Il proteste contre la discrimination qu’induit la loi entre des étrangers et des citoyens français, sur le plan humain, quand l’intimité de familles entières est bafouée par des investigations qui, certes, devraient rester volontaires, mais dont les conséquences, quand elles pourraient mener au maintien de la séparation, ne peuvent être ignorées.

Il s’oppose à l’évolution actuelle philosophique et politique des sociétés occidentales du Nord. Quand en France, 25 000 retours au pays sont programmés dans l’année (le journal Le Monde du même jour), quand le regroupement familial est considéré comme un danger et traité comme un délit, jamais n’est pris en compte le destin tragique de nos contemporains et frères humains du Sud qui ne fuient leur pays que pour échapper à la misère.

La politique n’est pas uniquement le traitement de l’urgence par la répression et la brutalité.
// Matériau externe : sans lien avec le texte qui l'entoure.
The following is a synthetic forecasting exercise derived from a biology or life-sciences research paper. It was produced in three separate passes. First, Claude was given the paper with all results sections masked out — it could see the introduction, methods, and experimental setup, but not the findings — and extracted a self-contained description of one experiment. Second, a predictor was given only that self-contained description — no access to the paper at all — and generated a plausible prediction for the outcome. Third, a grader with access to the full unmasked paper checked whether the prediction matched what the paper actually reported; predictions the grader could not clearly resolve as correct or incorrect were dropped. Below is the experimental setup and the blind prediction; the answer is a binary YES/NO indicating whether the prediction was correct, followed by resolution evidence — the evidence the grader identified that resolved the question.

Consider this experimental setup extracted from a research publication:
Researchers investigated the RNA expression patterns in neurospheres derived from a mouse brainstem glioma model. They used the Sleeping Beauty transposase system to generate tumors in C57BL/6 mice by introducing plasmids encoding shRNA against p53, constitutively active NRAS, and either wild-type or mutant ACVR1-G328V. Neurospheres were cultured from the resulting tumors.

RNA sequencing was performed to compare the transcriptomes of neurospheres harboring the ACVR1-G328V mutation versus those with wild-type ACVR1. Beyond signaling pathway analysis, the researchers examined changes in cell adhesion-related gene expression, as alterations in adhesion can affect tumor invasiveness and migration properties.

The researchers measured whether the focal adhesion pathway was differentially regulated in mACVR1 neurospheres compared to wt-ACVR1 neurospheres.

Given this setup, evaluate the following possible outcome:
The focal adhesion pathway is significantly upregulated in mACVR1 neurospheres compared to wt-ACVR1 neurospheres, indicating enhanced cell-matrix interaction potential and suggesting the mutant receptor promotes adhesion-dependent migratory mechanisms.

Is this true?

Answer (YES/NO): NO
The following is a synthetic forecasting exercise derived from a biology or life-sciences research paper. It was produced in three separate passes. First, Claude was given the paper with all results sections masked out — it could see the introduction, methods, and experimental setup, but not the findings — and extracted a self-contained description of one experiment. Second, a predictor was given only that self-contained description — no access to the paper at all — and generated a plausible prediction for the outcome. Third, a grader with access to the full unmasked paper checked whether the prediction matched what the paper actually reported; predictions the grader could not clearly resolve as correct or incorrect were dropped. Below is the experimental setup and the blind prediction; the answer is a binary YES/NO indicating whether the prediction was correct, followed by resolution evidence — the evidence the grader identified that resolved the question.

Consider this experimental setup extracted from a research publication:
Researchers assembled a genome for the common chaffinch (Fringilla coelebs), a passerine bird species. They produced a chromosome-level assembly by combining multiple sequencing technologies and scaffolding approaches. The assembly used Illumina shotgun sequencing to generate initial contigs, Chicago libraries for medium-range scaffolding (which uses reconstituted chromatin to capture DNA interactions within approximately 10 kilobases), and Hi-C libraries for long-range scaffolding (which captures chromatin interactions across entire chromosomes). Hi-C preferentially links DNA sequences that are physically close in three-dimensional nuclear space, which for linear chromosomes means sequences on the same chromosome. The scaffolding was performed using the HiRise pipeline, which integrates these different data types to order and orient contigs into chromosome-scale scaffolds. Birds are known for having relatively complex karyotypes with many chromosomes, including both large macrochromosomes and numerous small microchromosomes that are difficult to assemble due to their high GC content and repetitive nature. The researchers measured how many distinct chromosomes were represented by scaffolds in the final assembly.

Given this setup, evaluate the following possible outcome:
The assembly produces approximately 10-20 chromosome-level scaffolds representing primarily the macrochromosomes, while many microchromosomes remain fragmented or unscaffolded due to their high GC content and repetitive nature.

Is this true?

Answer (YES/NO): NO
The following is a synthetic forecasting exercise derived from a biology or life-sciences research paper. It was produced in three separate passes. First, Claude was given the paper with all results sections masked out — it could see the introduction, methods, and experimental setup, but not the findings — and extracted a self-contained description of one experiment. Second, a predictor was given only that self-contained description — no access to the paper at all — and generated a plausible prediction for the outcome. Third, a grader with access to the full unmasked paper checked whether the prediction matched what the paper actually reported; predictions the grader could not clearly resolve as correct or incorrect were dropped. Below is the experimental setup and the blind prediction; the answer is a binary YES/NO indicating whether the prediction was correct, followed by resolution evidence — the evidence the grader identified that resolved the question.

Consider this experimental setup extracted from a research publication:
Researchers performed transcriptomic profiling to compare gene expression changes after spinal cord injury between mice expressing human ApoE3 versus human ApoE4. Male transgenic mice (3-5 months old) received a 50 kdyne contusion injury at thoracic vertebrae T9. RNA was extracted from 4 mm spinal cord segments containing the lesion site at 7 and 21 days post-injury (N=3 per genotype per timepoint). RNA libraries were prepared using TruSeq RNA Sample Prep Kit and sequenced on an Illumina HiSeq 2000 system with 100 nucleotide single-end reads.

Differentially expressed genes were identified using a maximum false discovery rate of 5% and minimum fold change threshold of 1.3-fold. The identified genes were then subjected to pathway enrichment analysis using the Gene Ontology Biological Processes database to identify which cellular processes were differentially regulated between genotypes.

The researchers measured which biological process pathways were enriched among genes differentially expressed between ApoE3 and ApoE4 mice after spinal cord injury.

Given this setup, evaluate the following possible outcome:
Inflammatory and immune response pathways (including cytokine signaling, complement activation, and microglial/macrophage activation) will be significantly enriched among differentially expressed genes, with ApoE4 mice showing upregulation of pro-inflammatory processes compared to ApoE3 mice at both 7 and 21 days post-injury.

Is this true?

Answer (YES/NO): NO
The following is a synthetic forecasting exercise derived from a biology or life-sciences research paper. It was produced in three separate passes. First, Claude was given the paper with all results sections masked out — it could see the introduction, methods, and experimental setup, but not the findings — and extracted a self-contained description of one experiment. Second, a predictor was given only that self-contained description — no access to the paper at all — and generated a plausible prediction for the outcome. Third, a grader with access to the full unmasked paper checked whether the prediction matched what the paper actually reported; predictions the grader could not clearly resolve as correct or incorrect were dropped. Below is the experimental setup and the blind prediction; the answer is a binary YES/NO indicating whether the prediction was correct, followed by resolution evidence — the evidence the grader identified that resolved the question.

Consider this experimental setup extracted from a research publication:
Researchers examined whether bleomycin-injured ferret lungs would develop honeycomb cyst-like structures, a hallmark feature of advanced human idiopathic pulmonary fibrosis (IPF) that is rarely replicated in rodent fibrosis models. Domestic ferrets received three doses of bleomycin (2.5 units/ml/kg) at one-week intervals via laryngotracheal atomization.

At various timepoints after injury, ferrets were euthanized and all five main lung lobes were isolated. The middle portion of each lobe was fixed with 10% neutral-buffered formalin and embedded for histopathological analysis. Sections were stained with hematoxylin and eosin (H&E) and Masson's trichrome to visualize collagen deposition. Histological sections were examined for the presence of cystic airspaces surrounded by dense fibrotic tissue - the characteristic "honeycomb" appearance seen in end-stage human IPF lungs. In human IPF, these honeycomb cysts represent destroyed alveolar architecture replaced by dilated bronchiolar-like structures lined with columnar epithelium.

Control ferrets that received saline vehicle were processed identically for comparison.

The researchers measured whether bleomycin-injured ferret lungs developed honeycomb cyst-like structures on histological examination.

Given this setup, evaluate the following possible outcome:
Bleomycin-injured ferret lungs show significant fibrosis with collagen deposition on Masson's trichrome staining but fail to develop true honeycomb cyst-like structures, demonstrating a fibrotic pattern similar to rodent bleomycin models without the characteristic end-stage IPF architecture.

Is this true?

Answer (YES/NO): NO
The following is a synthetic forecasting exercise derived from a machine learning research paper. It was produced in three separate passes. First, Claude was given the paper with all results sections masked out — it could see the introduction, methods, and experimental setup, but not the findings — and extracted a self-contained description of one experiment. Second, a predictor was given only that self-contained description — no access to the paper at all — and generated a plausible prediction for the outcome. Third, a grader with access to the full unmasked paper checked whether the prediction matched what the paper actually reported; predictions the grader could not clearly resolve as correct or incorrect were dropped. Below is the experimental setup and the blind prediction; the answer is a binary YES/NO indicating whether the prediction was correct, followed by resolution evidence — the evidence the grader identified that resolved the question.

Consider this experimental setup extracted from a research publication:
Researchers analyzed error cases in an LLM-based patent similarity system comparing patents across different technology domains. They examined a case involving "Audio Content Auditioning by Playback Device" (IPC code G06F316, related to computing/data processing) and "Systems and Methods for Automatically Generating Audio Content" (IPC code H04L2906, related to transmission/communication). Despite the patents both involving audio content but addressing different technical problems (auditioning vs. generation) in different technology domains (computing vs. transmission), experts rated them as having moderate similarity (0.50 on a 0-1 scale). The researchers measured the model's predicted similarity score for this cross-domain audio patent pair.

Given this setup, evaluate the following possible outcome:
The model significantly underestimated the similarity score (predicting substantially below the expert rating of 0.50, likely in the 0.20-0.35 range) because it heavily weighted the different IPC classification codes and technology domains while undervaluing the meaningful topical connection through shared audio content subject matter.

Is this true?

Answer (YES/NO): YES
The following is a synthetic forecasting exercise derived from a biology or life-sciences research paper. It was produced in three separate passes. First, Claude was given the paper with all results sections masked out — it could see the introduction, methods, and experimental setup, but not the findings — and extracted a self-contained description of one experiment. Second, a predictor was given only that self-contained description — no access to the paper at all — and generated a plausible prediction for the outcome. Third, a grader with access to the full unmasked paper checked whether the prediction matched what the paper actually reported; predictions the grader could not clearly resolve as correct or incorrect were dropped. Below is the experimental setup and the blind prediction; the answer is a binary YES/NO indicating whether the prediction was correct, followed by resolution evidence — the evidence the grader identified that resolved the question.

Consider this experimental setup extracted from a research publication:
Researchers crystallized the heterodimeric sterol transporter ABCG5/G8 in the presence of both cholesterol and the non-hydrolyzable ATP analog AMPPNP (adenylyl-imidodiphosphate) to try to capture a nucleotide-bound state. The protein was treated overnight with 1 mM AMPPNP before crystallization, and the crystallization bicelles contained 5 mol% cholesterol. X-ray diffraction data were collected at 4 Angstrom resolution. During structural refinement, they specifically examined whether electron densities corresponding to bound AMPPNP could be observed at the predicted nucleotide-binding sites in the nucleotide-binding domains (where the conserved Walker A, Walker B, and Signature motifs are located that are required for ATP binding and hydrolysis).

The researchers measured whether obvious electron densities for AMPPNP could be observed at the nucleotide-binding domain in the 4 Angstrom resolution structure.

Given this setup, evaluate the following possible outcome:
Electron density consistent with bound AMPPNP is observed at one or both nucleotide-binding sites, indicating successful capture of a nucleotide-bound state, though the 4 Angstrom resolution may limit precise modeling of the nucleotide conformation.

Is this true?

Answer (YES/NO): NO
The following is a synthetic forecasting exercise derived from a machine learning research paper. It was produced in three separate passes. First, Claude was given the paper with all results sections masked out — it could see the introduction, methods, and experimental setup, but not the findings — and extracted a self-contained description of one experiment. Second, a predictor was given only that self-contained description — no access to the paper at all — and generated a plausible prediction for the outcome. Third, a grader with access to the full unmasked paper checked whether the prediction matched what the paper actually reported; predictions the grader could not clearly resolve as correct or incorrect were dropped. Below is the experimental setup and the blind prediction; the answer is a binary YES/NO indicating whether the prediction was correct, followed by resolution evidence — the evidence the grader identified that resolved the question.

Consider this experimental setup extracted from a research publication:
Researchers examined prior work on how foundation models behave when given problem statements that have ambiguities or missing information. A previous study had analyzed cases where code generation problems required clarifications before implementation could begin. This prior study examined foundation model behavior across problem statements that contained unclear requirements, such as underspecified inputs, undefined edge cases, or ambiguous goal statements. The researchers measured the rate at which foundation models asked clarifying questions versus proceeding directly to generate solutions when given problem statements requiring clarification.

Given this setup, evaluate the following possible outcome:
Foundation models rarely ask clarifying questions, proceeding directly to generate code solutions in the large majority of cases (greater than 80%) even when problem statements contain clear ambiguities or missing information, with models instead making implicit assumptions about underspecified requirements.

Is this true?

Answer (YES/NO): NO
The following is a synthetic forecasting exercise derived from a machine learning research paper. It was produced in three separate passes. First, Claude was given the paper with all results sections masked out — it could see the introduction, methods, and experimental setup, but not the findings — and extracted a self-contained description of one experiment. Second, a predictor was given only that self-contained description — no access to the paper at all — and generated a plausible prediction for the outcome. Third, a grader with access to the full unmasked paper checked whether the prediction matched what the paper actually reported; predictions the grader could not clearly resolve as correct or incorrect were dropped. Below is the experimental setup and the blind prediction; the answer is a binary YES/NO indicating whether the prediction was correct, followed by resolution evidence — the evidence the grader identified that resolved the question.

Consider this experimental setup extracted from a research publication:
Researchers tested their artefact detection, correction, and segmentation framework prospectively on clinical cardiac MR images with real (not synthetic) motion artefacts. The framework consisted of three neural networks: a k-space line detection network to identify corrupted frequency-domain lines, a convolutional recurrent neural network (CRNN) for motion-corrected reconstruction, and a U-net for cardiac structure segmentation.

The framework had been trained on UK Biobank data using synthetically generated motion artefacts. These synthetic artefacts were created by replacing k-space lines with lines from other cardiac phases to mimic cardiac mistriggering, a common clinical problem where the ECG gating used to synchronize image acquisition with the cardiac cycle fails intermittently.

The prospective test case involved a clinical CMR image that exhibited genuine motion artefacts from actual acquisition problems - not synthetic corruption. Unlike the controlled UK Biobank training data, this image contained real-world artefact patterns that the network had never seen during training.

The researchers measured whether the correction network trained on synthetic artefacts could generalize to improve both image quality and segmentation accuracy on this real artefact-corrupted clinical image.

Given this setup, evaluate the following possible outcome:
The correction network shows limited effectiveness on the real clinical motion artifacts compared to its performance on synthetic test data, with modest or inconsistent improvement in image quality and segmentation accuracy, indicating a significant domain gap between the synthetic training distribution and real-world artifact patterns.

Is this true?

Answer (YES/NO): NO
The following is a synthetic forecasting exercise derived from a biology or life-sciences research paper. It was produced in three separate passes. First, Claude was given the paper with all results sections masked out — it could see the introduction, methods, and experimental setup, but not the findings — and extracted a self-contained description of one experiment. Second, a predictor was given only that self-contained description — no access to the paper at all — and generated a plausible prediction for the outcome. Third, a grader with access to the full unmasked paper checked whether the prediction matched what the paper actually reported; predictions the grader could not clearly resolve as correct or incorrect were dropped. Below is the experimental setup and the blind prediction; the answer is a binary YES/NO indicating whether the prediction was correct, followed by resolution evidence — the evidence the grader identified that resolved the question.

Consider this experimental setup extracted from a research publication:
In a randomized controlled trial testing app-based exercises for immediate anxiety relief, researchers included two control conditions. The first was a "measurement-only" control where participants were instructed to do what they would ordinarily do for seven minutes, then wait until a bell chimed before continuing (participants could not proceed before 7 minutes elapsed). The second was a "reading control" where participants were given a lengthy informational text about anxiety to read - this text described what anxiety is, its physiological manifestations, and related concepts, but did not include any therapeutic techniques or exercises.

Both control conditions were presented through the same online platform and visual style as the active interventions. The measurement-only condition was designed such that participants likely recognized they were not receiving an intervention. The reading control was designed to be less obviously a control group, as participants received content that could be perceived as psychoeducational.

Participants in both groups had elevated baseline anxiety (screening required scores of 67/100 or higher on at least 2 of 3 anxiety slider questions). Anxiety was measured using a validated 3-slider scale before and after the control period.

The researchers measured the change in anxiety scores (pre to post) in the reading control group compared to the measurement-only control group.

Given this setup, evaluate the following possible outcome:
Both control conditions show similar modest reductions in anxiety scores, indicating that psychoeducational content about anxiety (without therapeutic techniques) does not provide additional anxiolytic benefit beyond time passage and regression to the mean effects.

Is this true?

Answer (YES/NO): YES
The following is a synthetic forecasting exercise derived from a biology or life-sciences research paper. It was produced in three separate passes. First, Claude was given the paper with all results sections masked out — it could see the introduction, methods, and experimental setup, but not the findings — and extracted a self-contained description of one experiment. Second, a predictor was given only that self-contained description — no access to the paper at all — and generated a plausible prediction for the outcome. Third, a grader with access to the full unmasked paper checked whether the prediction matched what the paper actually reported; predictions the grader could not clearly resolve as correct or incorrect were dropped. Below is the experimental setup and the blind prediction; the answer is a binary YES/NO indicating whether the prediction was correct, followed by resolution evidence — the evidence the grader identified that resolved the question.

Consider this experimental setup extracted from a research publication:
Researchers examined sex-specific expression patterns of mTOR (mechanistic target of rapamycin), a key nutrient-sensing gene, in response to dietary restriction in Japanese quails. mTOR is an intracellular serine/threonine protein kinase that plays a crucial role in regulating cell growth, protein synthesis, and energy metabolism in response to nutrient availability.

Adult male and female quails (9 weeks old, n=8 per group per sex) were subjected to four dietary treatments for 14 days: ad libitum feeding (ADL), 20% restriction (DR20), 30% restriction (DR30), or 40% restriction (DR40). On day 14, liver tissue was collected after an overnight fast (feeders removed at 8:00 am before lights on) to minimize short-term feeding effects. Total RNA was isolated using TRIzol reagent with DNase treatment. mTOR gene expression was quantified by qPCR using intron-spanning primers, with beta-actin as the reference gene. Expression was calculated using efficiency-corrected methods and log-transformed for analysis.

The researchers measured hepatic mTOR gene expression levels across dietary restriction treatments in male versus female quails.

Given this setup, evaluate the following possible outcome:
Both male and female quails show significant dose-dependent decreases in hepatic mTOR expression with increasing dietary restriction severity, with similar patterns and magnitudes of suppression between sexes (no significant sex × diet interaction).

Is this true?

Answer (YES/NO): NO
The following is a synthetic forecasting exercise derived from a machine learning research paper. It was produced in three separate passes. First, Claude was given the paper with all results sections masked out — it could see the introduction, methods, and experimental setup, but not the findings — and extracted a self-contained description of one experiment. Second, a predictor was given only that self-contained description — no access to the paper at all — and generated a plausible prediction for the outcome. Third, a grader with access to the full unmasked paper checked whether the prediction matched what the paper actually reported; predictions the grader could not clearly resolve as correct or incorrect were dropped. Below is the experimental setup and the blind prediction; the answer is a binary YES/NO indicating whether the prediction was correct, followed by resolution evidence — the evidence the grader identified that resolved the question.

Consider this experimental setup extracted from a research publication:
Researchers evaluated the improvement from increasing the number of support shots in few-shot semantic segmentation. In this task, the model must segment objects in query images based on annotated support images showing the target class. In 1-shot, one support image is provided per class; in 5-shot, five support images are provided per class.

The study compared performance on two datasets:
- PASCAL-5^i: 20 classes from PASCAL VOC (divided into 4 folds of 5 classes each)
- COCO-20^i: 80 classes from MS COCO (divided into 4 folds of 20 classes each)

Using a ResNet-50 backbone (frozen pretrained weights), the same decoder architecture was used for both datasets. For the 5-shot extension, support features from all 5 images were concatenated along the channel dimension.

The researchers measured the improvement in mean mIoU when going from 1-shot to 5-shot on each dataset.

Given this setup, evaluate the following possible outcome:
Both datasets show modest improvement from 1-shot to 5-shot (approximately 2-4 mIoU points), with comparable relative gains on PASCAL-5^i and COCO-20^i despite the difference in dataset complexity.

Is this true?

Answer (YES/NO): NO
La politique n’est pas un repliement sur des certitudes identitaires douillettes et illusoires.

Nos pays et en particulier l’Europe s’honoreraient de toujours garder en filigrane dans leurs décisions la dimension humaniste.

Le Grand Orient de France souhaite que la Révolution française ne soit pas dans l’esprit et la lettre "l’allègre illusion" que dénonçait René Char.

Il veut être la sentinelle des valeurs des Lumières dans une République où la liberté ne peut pas s’entendre sans l’égalité et la fraternité, sauf à être celle du loup dans la bergerie.

Sans violence mais avec obstination et persévérance, il continuera à dénoncer toutes les décisions qu’il sait contraires à la dignité des hommes, des femmes et des enfants, quels que soient leur pays, leur religion, en un mot, leur différence.